Q. Do you follow a strict nutrition regime?
No - I’ll eat what’s available. To keep things simple, and within my budget, my shopping basket looks about the same each week with the staples that I eat day in day out. I rarely eat pre packaged or processed food, or those heavy in refined carbohydrates. However, when I’m hungry after or during a session I’ll pretty much consume anything within reach.
Q. What's your recovery routine like?
Put the kettle on, fire up the lap top and stop training for up to 12 hours.
Q. Have you had any injury struggles?
Fortunately not in the last couple of years. I am a big believer in having regular massages and practicing yoga as I believe that a strong core, stability and flexibility are essential for maintaining injury free training.
Q. Do you have any pre-race rituals?
No. Whilst having rituals around training i.e eating, sleeping in the last days before a race can be a comfort, it can also be a source of stress if you find yourself in a situation that does not enable you to carry these out. In terms of preparation for a race, I do not have the same requirements for every race as when I travel to races I usually stay in home-stay accommodation (local people who generously offer a room in their home to visiting athletes) and the set-up is very varied. However, what is important, for me is to find some time to be alone and do nothing but relax. Once I’ve stopped thinking about everything that I’ve usually got buzzing about in my head, I find that I can really start to focus on how I feel within and talk myself through the impending race day.

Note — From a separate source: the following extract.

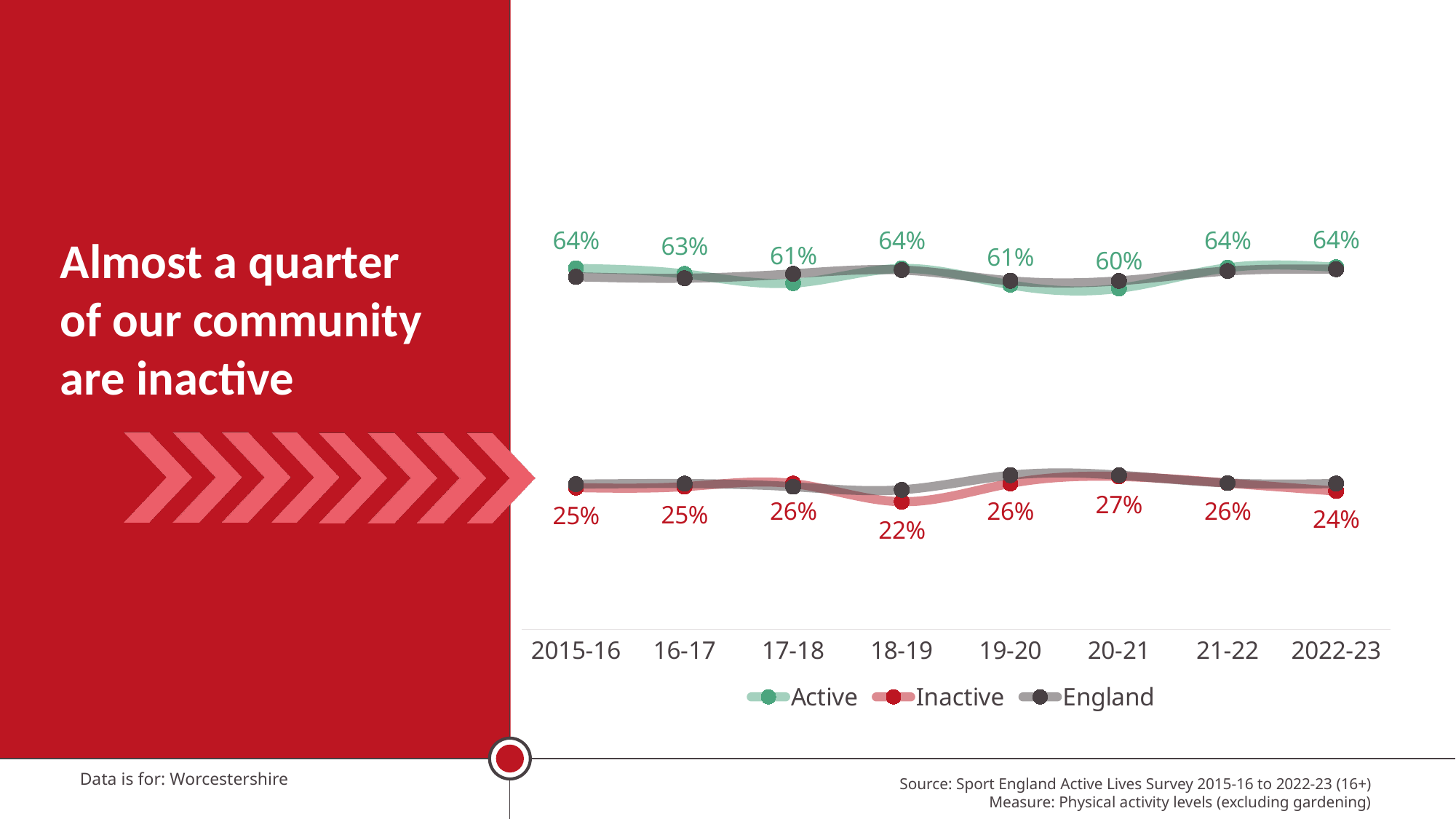
In which year is the Inactive value highest? 20-21 In which year is the Inactive value lowest? 18-19 In which year is the Active value lowest? 20-21 What kind of chart is shown on the slide? Line chart What is the Inactive value for 2022-23? 24% What is the Inactive value for 18-19? 22% How many years are shown on the x axis? 8 Which is larger, the Inactive value for 20-21 or the Inactive value for 2022-23? 20-21 What is the Active value for 2015-16? 64% How many series does the legend list? 3 What is the difference between the Active value in 2015-16 and the Active value in 20-21? 4% What is the Active value for 20-21? 60%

Q. Who is your greatest triathlon inspiration?
I’ve been inspired by so many people I’ve met since competing in triathlons since 2003.
Q. How do you reward yourself after a race or tough training session?
A tough race or training session well executed is usually reward enough. But I suppose that dinner in the bath only happens after the really big days.
Q. What are your goals for the upcoming year and beyond?
My next challenge is the Virgin Active London Triathlon on the 27th-28th July. I’ll be taking part in the Olympic Plus race on the Sunday which I’m really excited about. Following on from this, with the current season almost over, the final World Championship selections are announced on the 25th August. My goal for the rest of the year has been to make this selection and so I have not given much thought to 2014 yet. I had said that if I fail in that goal this year then I would be likely to change my attitude towards racing; away from the Ironman rankings system and towards a more diverse range of UK based events. However, there are so many things that I feel that I could improve on given another attempt and so maybe I will give it another shot!
Beyond that, my long-term goal is to create a sustainable lifestyle doing what I love - which is being involved in triathlon. The EverydayTraining coaching business that I set up 5 years ago is going strong and we are turning our focus more towards training camps. I see racing at high level as a way of complimenting my skills as a coach and my ability as a mentor to motivate and inspire others.
Jo Carritt led a training session at Virgin Active ahead of the Virgin Active London Triathlon, we attended for tips on tri training in the gym with focus on the bike to run transition.